In unmittelbarer Nähe zur Agora und den Toren befanden sich große öffentliche Bäder, wie die gut erhaltene Südbad-Anlage. Römische Thermen waren weit mehr als reine Badeanstalten; sie waren multifunktionale Wellnesszentren, die für alle Schichten der Bevölkerung zugänglich waren. Hier traf man Freunde, führte Gespräche mit Geschäftspartnern, trieb Sport in der angrenzenden Palästra, besuchte eine der Bibliotheken oder entspannte einfach vom Alltag. Der typische Badevorgang führte durch eine Abfolge von Räumen mit unterschiedlichen Temperaturen: vom Umkleideraum über das Warmbad und das Heißbad bis zum abschließenden Kaltbad. Die räumliche Nähe von Agora und Thermen war Ergebnis einer integrierten Stadtplanung. Sie schuf ein ziviles Zentrum, in dem die wichtigsten Aspekte des öffentlichen Lebens – Wirtschaft, Politik und Freizeit – eng miteinander verknüpft waren.

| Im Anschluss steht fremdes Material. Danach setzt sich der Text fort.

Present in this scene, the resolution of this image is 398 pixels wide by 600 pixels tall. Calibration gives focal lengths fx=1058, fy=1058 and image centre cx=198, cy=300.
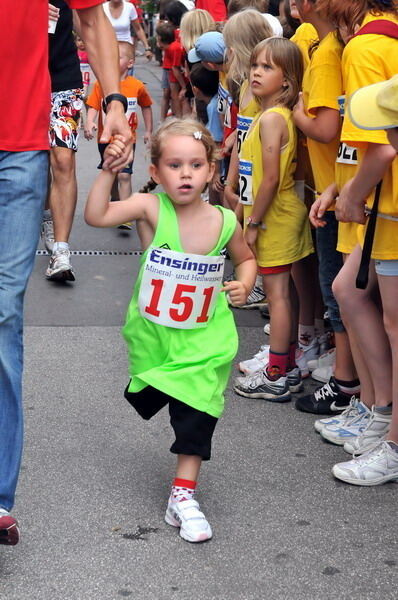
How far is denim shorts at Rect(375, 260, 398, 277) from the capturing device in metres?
3.87

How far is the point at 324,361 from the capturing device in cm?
533

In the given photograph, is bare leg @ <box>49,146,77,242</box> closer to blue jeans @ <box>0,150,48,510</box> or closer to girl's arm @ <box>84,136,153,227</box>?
girl's arm @ <box>84,136,153,227</box>

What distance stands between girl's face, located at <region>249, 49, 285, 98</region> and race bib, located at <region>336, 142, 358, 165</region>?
68 centimetres

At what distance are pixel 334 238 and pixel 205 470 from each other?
1314 millimetres

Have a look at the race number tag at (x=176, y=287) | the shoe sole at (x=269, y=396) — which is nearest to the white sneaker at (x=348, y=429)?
the shoe sole at (x=269, y=396)

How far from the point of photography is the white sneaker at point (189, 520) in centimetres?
352

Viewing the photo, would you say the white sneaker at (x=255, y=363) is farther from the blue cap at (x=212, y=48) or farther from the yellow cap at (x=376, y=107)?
the blue cap at (x=212, y=48)

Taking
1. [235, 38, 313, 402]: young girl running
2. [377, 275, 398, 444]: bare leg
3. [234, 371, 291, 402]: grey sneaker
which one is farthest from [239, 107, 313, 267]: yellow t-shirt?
[377, 275, 398, 444]: bare leg

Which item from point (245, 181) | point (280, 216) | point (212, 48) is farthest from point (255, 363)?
point (212, 48)

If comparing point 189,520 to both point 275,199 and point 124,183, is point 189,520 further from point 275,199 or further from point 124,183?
point 124,183

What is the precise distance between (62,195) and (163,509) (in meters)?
3.55

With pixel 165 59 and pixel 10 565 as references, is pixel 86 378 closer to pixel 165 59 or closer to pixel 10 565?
pixel 10 565

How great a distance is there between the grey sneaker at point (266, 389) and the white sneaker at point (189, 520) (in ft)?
4.53

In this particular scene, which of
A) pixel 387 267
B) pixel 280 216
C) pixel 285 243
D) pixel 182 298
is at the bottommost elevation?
pixel 285 243
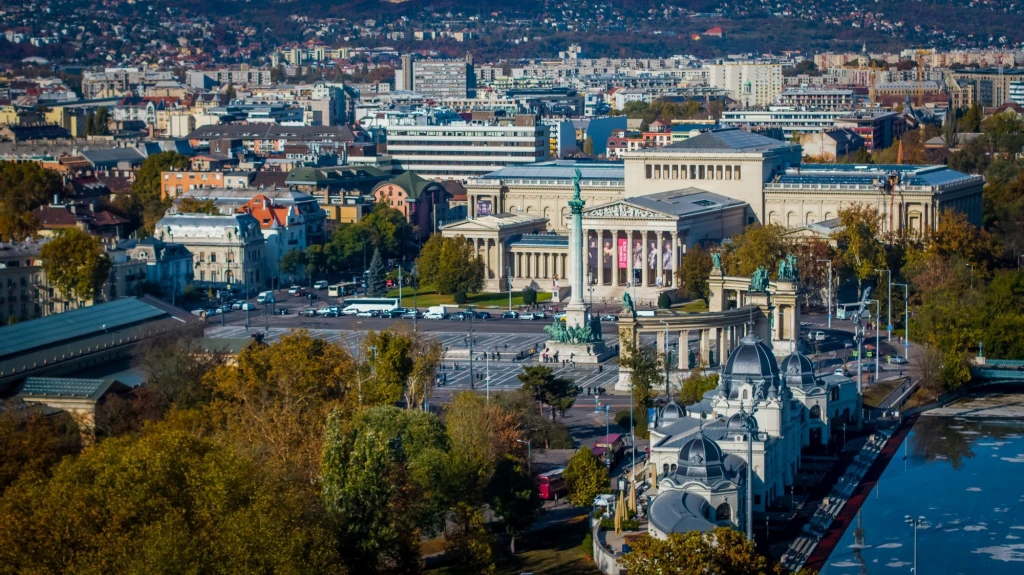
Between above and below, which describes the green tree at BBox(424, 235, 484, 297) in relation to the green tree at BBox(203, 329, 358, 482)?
above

Geht man auf der Hauptstraße weiter, trifft sie nach einiger Zeit auf die westliche Kolonnadenstraße, den decumanus maximus. Unweit der Kreuzung dieser beiden wichtigen Straßen stand ein weiterer zentraler Komplex des öffentlichen Lebens: das Gymnasium mit seiner angeschlossenen Palästra. In der Mitte des ersten Jahrhunderts errichtet, war dieser Ort dem Ideal eines gesunden Geistes in einem gesunden Körper gewidmet.
Man kann sich die jungen Männer der Oberschicht vorstellen, wie sie, oft in Begleitung eines Sklaven, der ihre Ausrüstung trug, über die Kolonnadenstraße schritten, um sich auf dem großen, von Säulenhallen umgebenen Hof, im Ringkampf, Boxen und anderen athletischen Disziplinen zu üben. Das Gymnasium war aber nicht nur ein Ort körperlicher Ertüchtigung; es war auch ein soziales und intellektuelles Zentrum, in dem philosophiert und rhetorische Vorträge gehalten wurden. Es war die Bühne, auf der die zukünftige männliche Elite der Stadt für ihre Rollen in Militär und Verwaltung vorbereitet wurde.

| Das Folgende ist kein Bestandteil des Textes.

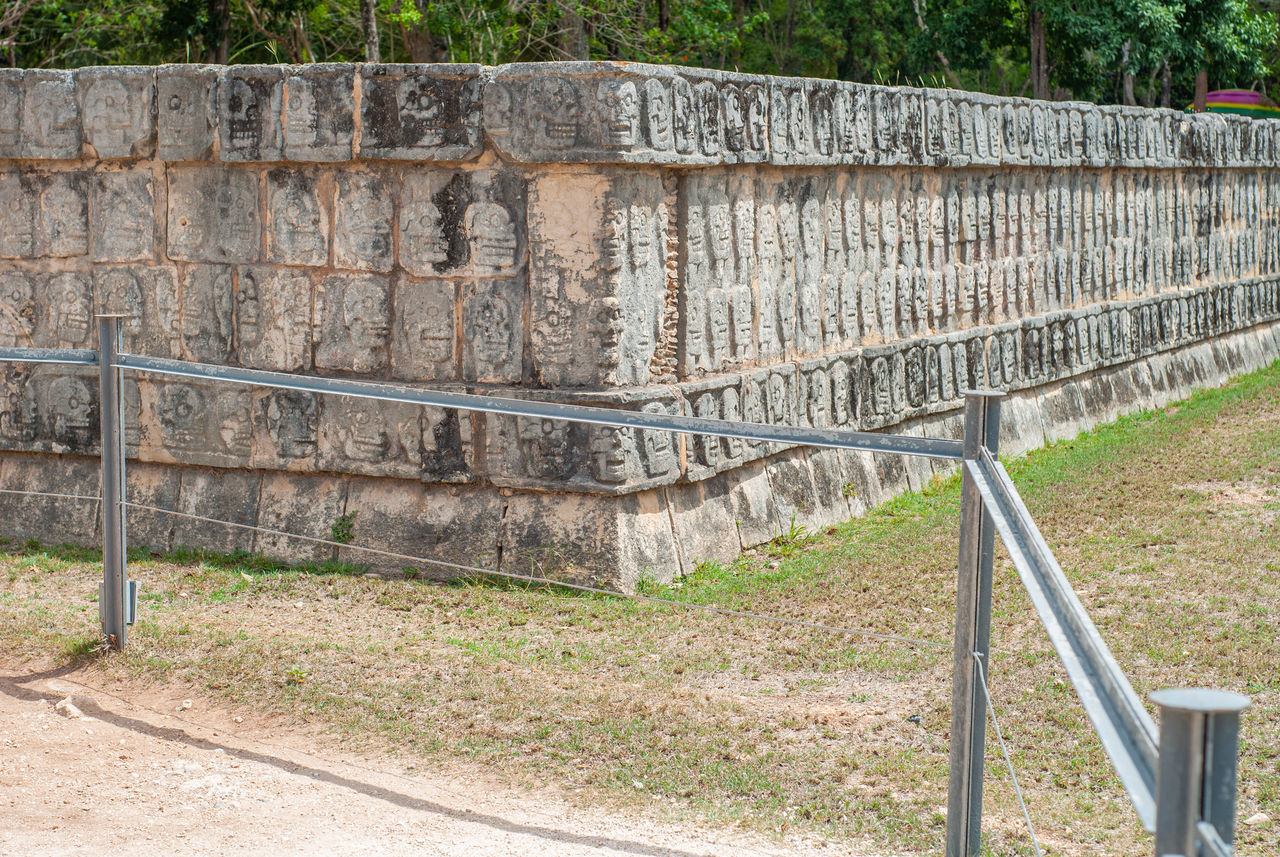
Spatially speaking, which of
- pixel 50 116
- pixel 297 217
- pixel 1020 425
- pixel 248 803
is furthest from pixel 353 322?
pixel 1020 425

Für Unterhaltung im großen Stil sorgten zwei monumentale Bauten, die etwas außerhalb des Stadtkerns liegen. Das Stadion von Perge ist eines der am besten erhaltenen in der Türkei und bot Platz für etwa 12.000 Zuschauer. Seine beeindruckenden Gewölbekonstruktionen stützten nicht nur die Sitzreihen, sondern beherbergten auch nach außen geöffnete Läden. Hier fanden athletische Wettkämpfe statt, aber auch die bei den Römern so beliebten, blutigen Gladiatoren- und Tierkämpfe. Man muss sich die Atmosphäre vorstellen: der ohrenbetäubende Lärm der Menge, die den Ausgang eines Kampfes mit Rufen und Gesten beeinflusste, der Geruch von Staub, Schweiß und Blut, die elektrisierende Spannung, die über der Arena lag.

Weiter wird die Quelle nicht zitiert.